His thrust became faster and harder; his pelvis crashed against hers. She gritted her teeth and sunk her nails into his back. It felt as if her insides were being ripped and torn asunder.
Elizabeth shook her head furiously, her hair dancing and swaying. “Stop, please stop it! You're hurting me!” she shouted and clenched her eyes shut. She gripped the bed sheets in overwhelming pain.
Elizabeth felt his strange tongue on her face and opened her eyes. She screamed in horror.
He was no longer a handsome man, but some sort of beast. He was a chimera of some kind. He looked human, yet he had outstretched bat wings that spanned from wall to wall. From his mouth wagged the tongue of a serpent, and two small goat horns protruded from his forehead. She closed her eyes and sobbed in terror as his serpent tongue, dripping with saliva, glided alone her cheek.

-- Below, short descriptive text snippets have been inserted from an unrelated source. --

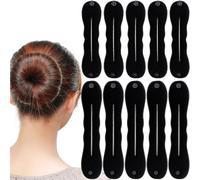 10Pcs Hair Bun Maker Black Lazy Hair Curler Bun Clips French Deft Maker Snap Roll Sponge Flexible Chignon Donut Quick Twister Hair Styling Accessories for Women Girls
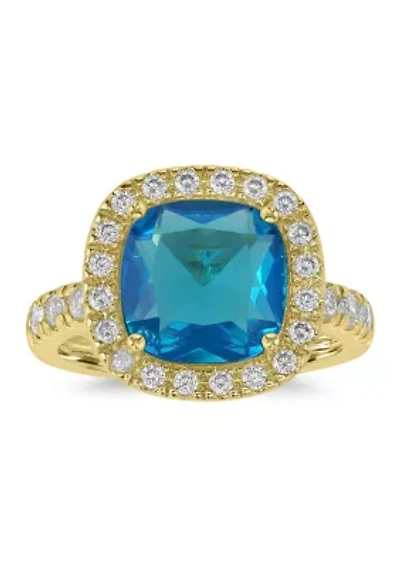 Gold-Plated Cushion Cut Cubic Zirconia Pavé Ring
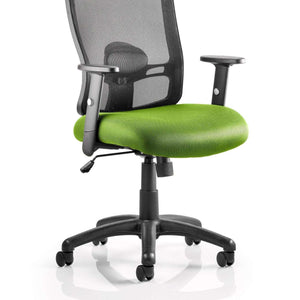 Picture of the Maringa green coloured upholstered fabric cushioned seat with black moulded contoured mesh backrest , of the portland operator home office chair.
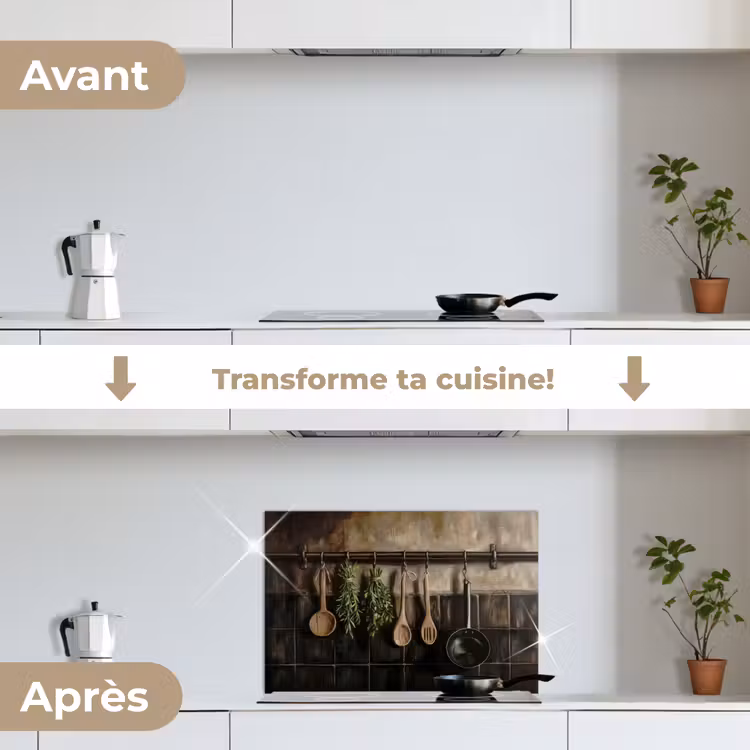 Fond de hotte - Ustensiles de cuisine - Rustique - Carreaux - Épices — 7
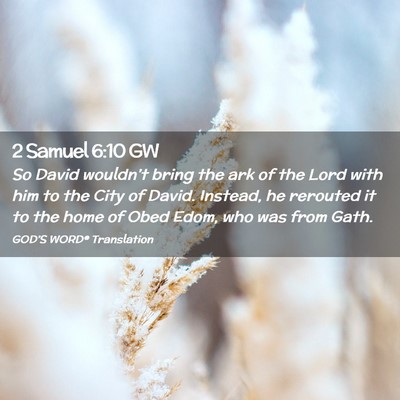 Picture 02 - 2 Samuel 6:10 GW - So David wouldn’t bring the ark of the Lord - Bible Verse Picture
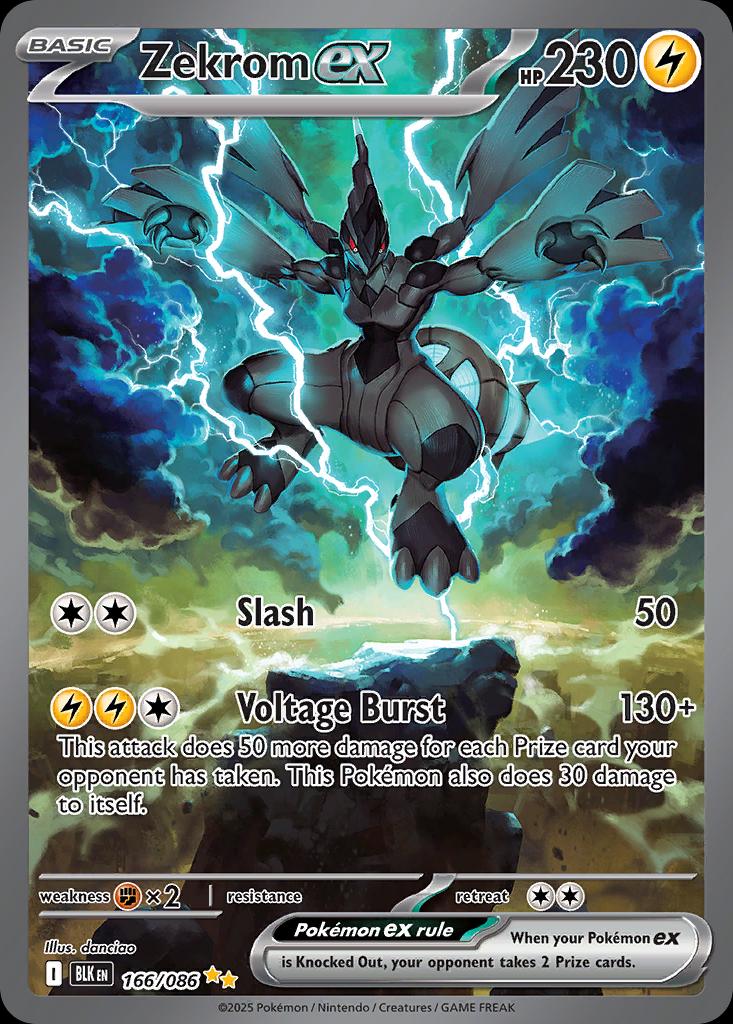 Pokémon-kaart Zekrom ex 166/86 Special Illustration Rare uit de set Black Bolt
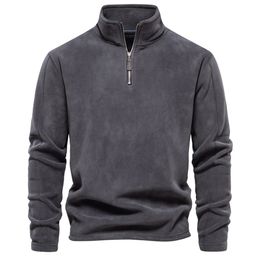 AIOPESON Brand Quality Thicken Warm Fleece Jacket for Men Zipper Neck Pullover Mens Sweatshirt Soft Shell 240119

Elizabeth awaken in a pool of her own sweat; her petite body shook and trembled beneath the quilts. She looked around the dark room in a dazed stupor, confused for a moment, trying to get her bearings. It was just a dream, a nightmare. She never had a wet nightmare before; she wondered if it had anything to do with the book and the incubus summoning canticle she had recited.
Was the spell real, she thought.
With shaking hands Elizabeth struggled to strike a match and finally managed to light the kerosene lamp on the floor next to her mattress. The room went from eerie darkness to calm comforting light, and she told herself everything was fine. Elizabeth pulled the covers back to get up and get some water.
She screamed at the sight of her stomach.
Her silk night gown bulged out as if she was hiding a basketball underneath it. She slowly lifted her gown with pale tremulous hands, and a black rose of terror bloomed within her heart.